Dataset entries
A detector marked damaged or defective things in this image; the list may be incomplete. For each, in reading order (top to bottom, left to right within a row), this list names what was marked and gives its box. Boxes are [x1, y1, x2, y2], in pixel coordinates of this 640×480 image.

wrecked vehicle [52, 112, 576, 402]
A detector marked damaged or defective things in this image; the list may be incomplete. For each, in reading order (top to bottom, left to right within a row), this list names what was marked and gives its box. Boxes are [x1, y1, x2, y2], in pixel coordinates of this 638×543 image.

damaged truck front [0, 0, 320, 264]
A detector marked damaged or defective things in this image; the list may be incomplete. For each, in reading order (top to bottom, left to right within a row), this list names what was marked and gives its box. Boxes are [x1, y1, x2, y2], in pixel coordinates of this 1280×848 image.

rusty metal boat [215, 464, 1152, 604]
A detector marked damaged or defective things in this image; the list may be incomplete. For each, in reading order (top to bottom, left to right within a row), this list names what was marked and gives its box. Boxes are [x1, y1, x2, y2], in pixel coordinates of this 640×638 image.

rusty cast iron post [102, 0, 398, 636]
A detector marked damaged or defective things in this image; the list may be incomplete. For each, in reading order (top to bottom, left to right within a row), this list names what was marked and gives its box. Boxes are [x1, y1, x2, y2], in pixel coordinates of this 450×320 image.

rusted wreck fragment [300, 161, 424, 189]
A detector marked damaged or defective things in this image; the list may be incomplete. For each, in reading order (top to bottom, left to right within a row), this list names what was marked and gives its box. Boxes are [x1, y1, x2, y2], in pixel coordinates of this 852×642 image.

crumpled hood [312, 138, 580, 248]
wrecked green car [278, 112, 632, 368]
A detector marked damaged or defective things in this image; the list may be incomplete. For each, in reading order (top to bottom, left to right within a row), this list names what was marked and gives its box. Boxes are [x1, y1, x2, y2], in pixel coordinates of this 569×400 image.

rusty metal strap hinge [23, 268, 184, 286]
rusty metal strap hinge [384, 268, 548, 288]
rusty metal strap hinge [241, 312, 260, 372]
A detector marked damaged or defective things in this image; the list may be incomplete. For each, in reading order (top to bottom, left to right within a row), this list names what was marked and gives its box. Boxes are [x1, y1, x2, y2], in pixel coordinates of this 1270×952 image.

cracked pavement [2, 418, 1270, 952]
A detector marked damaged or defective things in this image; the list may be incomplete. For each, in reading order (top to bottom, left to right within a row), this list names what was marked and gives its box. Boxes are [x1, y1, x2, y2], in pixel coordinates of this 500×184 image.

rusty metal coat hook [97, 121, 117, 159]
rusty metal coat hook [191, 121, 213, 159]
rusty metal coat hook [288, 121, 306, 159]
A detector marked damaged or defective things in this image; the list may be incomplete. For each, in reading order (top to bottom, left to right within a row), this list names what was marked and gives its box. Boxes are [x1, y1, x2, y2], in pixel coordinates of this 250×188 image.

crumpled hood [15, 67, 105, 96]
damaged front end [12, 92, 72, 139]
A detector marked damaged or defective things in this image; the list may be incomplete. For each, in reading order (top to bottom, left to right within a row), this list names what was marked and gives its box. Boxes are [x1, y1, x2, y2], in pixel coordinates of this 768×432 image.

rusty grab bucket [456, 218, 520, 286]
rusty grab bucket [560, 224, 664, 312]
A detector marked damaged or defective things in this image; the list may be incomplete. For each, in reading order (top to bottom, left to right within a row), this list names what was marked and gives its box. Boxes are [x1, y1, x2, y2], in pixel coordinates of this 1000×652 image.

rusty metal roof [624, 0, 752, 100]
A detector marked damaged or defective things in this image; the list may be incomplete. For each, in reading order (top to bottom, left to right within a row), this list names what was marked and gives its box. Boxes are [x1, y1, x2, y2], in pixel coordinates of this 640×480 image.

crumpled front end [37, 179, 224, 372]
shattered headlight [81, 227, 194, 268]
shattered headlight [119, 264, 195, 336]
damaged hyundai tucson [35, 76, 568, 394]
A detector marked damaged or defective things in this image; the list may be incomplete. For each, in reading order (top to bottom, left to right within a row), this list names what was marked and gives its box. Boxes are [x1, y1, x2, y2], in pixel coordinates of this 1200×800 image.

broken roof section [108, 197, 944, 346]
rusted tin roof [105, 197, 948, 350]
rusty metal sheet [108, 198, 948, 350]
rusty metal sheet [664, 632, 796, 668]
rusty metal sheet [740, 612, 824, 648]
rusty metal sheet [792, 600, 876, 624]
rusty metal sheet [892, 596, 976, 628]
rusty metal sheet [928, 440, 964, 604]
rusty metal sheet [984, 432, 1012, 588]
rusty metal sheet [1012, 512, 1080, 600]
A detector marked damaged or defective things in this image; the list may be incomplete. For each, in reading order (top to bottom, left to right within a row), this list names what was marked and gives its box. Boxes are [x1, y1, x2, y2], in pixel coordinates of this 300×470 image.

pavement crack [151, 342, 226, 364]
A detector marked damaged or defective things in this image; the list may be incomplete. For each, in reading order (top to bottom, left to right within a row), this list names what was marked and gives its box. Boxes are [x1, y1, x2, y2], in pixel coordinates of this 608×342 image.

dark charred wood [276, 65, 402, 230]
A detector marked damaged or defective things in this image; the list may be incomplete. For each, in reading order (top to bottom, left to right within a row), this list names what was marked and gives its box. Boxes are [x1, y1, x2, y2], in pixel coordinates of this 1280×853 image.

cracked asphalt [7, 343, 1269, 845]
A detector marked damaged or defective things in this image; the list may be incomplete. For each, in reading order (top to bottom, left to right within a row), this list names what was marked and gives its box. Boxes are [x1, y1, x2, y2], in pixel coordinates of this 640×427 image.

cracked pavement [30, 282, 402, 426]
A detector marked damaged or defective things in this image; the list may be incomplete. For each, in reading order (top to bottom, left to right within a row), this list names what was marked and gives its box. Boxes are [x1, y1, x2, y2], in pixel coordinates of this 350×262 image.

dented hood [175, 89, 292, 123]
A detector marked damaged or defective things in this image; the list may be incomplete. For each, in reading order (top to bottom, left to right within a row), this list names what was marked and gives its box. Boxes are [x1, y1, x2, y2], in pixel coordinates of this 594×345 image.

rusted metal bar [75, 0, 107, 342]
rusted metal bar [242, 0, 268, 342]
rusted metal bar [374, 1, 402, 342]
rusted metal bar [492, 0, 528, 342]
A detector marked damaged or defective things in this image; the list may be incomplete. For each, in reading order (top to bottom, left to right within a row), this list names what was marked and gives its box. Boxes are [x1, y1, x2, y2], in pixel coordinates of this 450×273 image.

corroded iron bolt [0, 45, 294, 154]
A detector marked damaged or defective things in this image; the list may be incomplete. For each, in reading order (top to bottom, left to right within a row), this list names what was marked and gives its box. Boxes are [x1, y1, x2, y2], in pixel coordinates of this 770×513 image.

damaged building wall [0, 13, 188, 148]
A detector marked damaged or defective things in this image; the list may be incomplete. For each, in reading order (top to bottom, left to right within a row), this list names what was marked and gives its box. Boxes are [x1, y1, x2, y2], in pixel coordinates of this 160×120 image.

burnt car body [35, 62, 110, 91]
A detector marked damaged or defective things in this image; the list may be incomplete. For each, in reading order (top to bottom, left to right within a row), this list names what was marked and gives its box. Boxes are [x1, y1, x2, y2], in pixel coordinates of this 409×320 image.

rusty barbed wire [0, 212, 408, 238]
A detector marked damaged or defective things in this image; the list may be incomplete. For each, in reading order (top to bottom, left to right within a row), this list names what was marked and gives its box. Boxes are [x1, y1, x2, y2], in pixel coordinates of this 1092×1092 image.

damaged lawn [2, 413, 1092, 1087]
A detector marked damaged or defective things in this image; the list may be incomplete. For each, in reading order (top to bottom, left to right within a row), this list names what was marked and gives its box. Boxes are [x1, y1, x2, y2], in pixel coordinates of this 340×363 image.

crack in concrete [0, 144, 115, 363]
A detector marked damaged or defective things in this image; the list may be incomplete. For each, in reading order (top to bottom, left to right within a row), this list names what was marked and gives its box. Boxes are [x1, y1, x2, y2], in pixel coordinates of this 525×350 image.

TASK INSTRUCTIONS —
Print exactly, and only, the lines running from the one that contains "this 1092×1092 image." to the last line of the records above.

COMPLETED TASK —
A detector marked damaged or defective things in this image; the list may be incomplete. For each, in reading order (top to bottom, left to right within a row), this list names what was marked and gives its box. Boxes are [x1, y1, x2, y2], in pixel coordinates of this 1092×1092 image.

damaged lawn [2, 413, 1092, 1087]
A detector marked damaged or defective things in this image; the list may be incomplete. For each, in reading order (top to bottom, left to right within a row), this list names what was marked and gives its box. Boxes are [x1, y1, x2, y2], in pixel coordinates of this 340×363 image.

crack in concrete [0, 144, 115, 363]
A detector marked damaged or defective things in this image; the list may be incomplete. For each, in reading order (top to bottom, left to right within a row), this list names what was marked and gives its box. Boxes are [x1, y1, x2, y2], in pixel coordinates of this 525×350 image.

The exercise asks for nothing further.